## What is being asked
Answer these questions from the incident report.
1. At what time on 2021-03-04 did another site outage begin?
2. On 2021-03-09, what did the DevOps and engineering teams determine about the primary database server?
3. What happens when the primary server keeps receiving a large number of write requests after writes have been slowed?

## Text for analysis
Intermittent Downtime
Incident Report for DrChrono
Postmortem

Primary Database Outages

Summary

On 3/2/2021 and 3/4/2021, DrChrono experienced issues related to our primary database server’s data-saving mechanisms that disabled a significant portion of our EHR platform’s ability to handle customers' requests.

The issue has been identified and corrected. We do not expect to experience recurring issues of this nature in the future.

Timeline (EST, 24-hour clock)

2021-03-02 08:58: The DrChrono account management team reported that the DrChrono site was down.

2021-03-02 08:59: The site recovered, and upon investigation the DevOps team determined it was from a failed health check from the DNS provider.

2021-03-02 13:14: DrChrono employees started experiencing issues while loading pages.

2021-03-02 13:17: A long running query was identified by the DevOps team as a potential reason, and since the query had finished running and was no longer consuming resources, the site started recovering.

2021-03-02 13:21: Site started to have reduced availability again because of long running queries. Several queries were identified related to specific aspects of the platform that could have caused the issue.

2021-03-02 13:35: Since the new queries had finished, the site started recovering and remained stable throughout the day.

2021-03-03: The incident during this day is covered in a separate RCA: Root Cause Analysis 3/3/2021 & 3/8/2021.

2021-03-04 13:33: DevOps, engineering and executive team members began a Zoom meeting to discuss and troubleshoot the ongoing issues throughout the day.

2021-03-04 13:33: DevOps and engineering members began researching and verifying various internal settings in our primary database servers.

2021-03-04 13:45: While investigating the current issues on the primary database server, the server started recovering and the site was once again at normal availability.

2021-03-04 16:23: Another site outage began, and the investigation into the cause for the latest database issue was started.

2021-03-04 18:34: The site recovered and came back online. Investigation into the causes was ongoing over the next several days.

2021-03-08: The incident during this day is covered in a separate RCA: Root Cause Analysis 3/3/2021 & 3/8/2021.

2021-03-09: As the DevOps and engineering teams continued their investigations, it was determined that an internal setting on the primary database server was set incorrectly for the larger AWS servers we’re now utilizing. The value was adjusted. The teams have been monitoring since.

Contributing Factors

After a variable threshold is reached, the database server is designed to slow writes it accepts as an overload prevention mechanism. If the primary server continues receiving a large number of write requests, it can trigger a separate threshold that will stop all writes for a brief window to allow the server to catch up.

The internal settings of the database server combined with the query load from our normal traffic as well as jobs scheduled at the beginning of the month played a contributing role in the primary database hitting these thresholds.

The traffic and query loads highlighted the issues with the internal settings that were causing the sharp increase in disk IO times. This sharp increase in disk IO times caused the primary server to quickly reach the second threshold and stop accepting write requests until it was able to recover. This behavior is the reason for the up and down nature of the issue throughout both days.

Impact

Customers experienced intermittent but widespread outages during the time the issue first started and corrective action was taken. 

Corrective Actions

The root cause, identified as an internal system setting on the database server, was isolated and modified. This modification has been under both manual and automated monitoring since it was changed. Additionally, we are continuing to work with our database vendor to further tune our database servers to meet the increase in capacity as a result of our ongoing migration to AWS.

Posted Mar 17, 2021 - 13:39 PDT

Resolved
From approximately 10:00 am PST to 11:00 am PST many DrChrono customers experienced intermittent downtime with the system. We encountered a brief issue with one of our databases that caused disruptions and was the cause of the problems you experienced. We've resolved the issue and you should see improvements moving forward. Please let DrChrono support know if you experience any additional issues.
Posted Mar 02, 2021 - 12:00 PST

## Extracted information
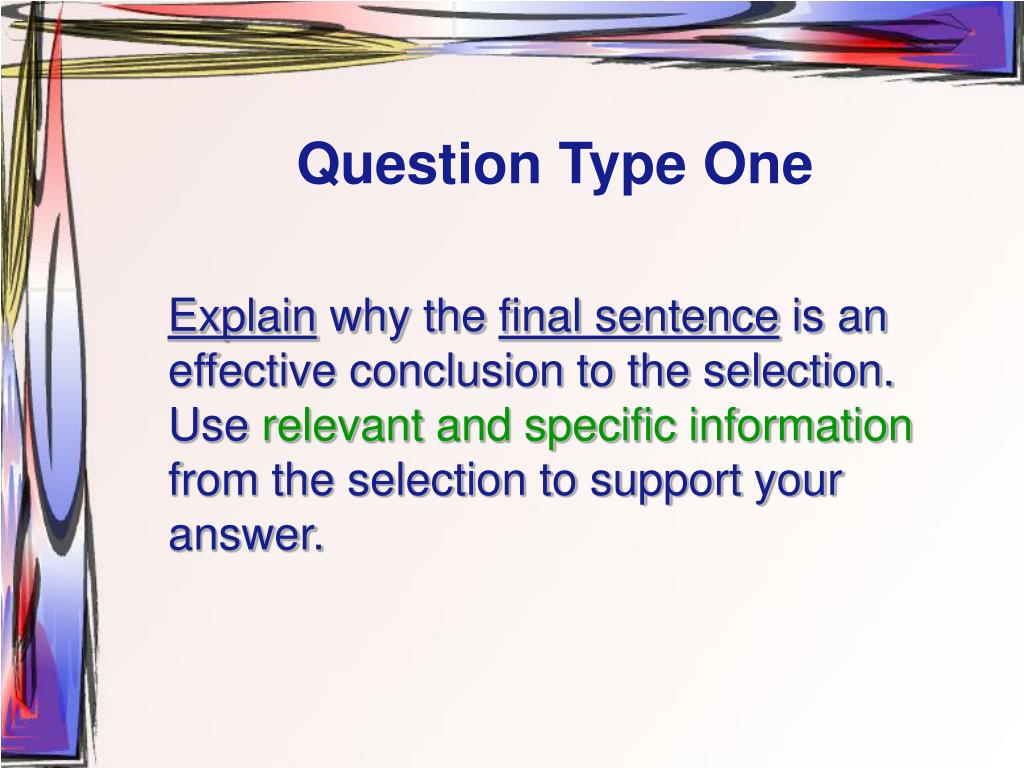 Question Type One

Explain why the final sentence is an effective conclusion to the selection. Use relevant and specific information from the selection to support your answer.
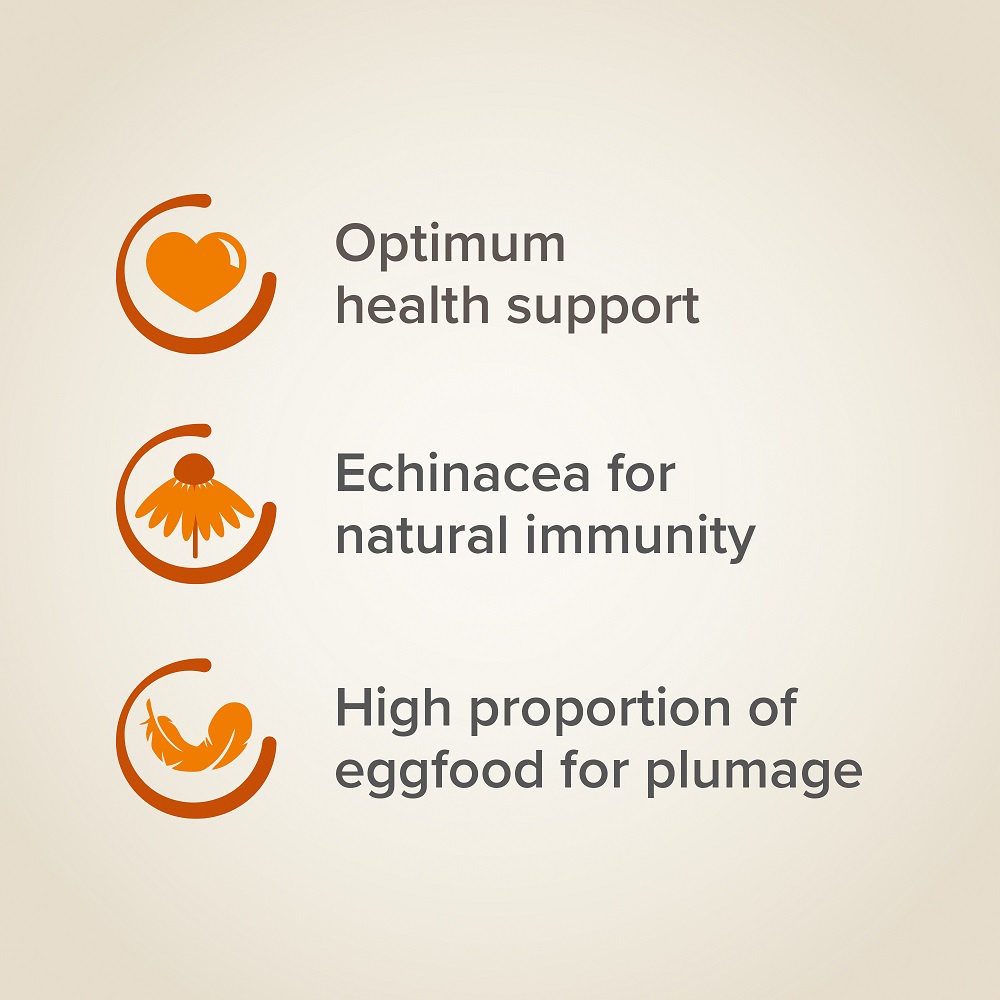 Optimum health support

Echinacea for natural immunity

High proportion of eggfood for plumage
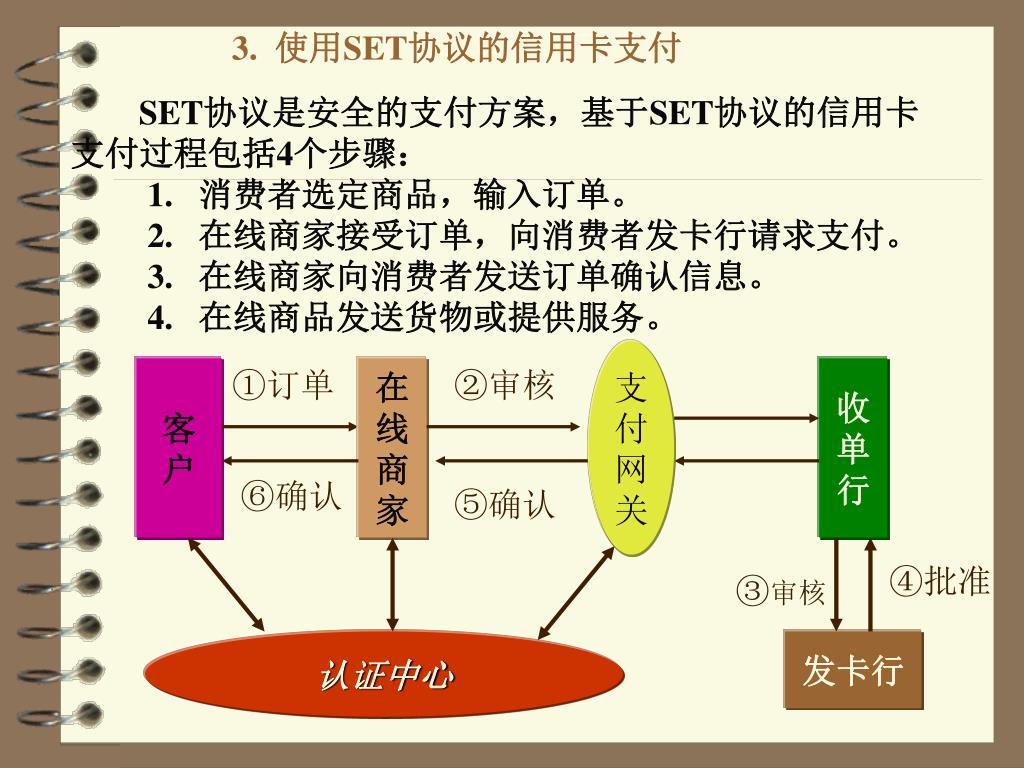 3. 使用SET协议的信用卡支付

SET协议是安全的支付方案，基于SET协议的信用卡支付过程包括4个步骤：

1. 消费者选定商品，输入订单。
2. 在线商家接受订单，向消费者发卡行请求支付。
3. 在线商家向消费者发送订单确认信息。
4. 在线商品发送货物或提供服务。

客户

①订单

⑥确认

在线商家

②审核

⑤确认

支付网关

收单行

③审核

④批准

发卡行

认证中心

## Answer space
1. 16:23.
2. An internal setting on the primary database server was set incorrectly for the larger AWS servers now in use.
3. A separate threshold can be triggered that stops all writes for a brief window so the server can catch up.